*Instructions to follow*:
Having read the listing below, repeat it exactly.
[[ Data section, beginning ]]
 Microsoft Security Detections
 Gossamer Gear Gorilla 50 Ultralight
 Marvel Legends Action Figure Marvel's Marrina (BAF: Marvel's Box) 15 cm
[[ Data section, end ]]
*Answer box*:
 Microsoft Security Detections
 Gossamer Gear Gorilla 50 Ultralight
 Marvel Legends Action Figure Marvel's Marrina (BAF: Marvel's Box) 15 cm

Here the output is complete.